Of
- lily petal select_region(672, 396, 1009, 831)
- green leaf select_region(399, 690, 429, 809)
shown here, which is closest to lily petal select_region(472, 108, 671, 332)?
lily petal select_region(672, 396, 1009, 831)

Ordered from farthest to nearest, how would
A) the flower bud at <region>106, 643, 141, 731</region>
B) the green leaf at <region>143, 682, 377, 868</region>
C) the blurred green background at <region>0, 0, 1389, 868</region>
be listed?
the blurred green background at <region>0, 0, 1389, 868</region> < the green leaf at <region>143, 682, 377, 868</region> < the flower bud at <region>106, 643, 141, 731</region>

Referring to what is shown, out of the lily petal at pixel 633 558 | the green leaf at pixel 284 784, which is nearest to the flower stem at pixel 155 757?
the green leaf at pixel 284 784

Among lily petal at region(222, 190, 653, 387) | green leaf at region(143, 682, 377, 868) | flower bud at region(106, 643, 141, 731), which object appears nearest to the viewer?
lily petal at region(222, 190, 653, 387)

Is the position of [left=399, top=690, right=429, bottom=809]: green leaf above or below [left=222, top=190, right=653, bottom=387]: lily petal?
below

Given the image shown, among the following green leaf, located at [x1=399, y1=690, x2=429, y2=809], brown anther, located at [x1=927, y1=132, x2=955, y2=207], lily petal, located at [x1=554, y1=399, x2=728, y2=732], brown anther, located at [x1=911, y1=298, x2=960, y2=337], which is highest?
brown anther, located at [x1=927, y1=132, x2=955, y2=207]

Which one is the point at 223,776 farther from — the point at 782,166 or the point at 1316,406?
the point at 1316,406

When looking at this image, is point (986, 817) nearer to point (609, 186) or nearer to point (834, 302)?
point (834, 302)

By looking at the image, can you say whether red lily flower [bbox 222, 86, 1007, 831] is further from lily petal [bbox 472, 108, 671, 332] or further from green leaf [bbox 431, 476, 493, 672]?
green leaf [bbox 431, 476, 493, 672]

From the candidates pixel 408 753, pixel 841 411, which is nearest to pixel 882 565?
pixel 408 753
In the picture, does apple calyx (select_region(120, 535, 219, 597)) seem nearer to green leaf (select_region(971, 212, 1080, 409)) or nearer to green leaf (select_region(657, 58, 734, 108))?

...

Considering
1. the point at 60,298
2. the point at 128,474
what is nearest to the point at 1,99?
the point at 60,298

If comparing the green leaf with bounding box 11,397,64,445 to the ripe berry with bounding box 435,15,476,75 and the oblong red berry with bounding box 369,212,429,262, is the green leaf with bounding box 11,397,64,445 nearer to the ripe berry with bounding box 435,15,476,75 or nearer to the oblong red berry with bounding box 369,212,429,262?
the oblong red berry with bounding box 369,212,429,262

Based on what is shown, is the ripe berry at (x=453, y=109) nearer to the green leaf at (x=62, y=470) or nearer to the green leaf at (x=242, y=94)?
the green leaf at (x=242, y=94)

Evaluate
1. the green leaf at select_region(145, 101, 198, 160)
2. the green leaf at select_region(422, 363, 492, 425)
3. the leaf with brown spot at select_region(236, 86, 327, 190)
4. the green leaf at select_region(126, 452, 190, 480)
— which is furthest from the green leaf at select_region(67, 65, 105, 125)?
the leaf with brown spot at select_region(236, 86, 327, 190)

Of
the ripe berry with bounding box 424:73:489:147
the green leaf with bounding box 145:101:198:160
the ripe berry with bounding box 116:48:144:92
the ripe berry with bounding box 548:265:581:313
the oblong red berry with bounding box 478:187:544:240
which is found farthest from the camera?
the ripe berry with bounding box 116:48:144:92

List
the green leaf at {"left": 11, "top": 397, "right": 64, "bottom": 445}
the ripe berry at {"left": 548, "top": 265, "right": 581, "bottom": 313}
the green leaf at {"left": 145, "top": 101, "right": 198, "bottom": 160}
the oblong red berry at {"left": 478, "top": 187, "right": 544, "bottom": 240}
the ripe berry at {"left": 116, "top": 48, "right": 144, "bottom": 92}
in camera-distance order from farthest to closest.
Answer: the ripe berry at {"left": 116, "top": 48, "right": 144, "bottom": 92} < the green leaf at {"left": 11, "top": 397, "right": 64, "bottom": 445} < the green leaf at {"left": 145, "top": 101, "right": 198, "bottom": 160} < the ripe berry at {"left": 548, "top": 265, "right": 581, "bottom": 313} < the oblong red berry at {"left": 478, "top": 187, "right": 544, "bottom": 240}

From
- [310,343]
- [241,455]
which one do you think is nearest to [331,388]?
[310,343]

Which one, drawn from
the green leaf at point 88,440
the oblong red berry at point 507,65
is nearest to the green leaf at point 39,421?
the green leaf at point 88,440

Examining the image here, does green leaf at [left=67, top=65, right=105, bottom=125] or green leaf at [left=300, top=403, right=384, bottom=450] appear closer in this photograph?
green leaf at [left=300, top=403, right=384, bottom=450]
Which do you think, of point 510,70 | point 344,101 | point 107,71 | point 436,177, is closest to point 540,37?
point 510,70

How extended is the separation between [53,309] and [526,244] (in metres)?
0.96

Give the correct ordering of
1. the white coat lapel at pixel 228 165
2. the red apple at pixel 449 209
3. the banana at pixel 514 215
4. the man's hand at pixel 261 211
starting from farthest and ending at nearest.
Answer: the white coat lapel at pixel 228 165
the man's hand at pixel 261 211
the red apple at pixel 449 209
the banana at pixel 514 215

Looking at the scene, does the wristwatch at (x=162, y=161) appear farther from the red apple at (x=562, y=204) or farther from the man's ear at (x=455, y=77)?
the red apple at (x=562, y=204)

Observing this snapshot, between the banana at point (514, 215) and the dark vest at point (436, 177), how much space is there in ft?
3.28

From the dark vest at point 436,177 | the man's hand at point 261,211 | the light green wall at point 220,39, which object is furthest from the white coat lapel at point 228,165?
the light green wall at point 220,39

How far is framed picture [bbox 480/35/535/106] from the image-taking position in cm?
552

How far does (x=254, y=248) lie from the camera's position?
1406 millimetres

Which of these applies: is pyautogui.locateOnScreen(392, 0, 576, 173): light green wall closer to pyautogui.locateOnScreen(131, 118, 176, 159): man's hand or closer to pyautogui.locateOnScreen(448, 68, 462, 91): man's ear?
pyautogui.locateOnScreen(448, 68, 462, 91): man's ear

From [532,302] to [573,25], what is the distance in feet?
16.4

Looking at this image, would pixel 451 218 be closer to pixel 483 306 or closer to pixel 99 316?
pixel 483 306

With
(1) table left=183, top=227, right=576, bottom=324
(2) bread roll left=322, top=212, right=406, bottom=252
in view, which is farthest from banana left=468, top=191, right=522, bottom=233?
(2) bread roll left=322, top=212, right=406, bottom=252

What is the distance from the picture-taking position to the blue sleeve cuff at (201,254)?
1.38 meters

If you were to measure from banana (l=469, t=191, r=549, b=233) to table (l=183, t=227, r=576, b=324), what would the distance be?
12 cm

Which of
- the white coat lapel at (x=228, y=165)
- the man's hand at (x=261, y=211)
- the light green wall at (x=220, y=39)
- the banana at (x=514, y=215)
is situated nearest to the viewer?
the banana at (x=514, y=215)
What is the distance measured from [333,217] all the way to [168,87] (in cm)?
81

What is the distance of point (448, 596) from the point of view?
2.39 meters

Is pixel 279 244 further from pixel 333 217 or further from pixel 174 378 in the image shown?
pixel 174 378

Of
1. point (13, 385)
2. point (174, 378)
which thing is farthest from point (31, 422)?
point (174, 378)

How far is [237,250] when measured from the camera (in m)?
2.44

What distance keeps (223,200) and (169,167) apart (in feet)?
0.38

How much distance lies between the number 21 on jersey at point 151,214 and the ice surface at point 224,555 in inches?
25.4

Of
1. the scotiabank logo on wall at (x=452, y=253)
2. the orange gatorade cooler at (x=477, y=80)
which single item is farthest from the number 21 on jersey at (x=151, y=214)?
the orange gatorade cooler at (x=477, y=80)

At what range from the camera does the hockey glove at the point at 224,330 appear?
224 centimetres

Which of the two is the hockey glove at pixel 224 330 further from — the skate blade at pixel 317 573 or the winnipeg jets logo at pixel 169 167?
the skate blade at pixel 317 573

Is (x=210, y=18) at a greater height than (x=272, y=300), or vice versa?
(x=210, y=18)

* * *

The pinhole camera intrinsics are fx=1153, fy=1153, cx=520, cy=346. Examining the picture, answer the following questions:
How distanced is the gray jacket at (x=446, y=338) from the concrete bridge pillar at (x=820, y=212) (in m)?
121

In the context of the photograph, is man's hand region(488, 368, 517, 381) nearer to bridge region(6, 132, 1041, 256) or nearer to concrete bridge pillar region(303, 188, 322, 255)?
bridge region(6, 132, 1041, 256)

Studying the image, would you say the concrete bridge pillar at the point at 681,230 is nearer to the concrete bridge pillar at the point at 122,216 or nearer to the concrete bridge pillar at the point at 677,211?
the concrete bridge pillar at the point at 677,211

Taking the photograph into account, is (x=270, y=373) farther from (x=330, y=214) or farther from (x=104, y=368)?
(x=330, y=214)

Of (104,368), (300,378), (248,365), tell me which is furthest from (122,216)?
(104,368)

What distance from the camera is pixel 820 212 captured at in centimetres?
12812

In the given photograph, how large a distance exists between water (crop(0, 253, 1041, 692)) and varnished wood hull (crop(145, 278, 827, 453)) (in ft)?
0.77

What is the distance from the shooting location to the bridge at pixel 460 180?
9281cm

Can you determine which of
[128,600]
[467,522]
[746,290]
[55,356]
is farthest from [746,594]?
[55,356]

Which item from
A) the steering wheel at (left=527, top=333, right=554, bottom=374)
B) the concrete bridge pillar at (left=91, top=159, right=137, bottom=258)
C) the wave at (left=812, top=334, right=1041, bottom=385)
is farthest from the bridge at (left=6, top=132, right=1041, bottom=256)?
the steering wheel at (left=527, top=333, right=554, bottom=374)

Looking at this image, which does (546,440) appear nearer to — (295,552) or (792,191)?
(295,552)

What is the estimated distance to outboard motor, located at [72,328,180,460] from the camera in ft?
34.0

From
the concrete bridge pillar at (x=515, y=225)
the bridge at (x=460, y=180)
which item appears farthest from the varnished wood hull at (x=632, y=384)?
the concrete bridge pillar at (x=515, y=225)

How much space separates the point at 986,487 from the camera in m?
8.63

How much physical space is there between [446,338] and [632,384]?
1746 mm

TASK GOAL:
Please copy word for word the part of the listing above that opens with the line containing "Which one is" and closes with the line containing "In the picture, does", including both of those lines.

SOLUTION TO THIS EXERCISE:
Which one is the point at 223,776 farther from — the point at 782,166 or the point at 1316,406?
the point at 1316,406

When looking at this image, is point (986, 817) nearer to point (609, 186) or nearer to point (834, 302)?
point (834, 302)

By looking at the image, can you say whether red lily flower [bbox 222, 86, 1007, 831] is further from lily petal [bbox 472, 108, 671, 332] or further from green leaf [bbox 431, 476, 493, 672]?
green leaf [bbox 431, 476, 493, 672]

From the candidates pixel 408 753, pixel 841 411, which is nearest to pixel 882 565?
pixel 408 753
In the picture, does apple calyx (select_region(120, 535, 219, 597)) seem nearer to green leaf (select_region(971, 212, 1080, 409)) or nearer to green leaf (select_region(657, 58, 734, 108))?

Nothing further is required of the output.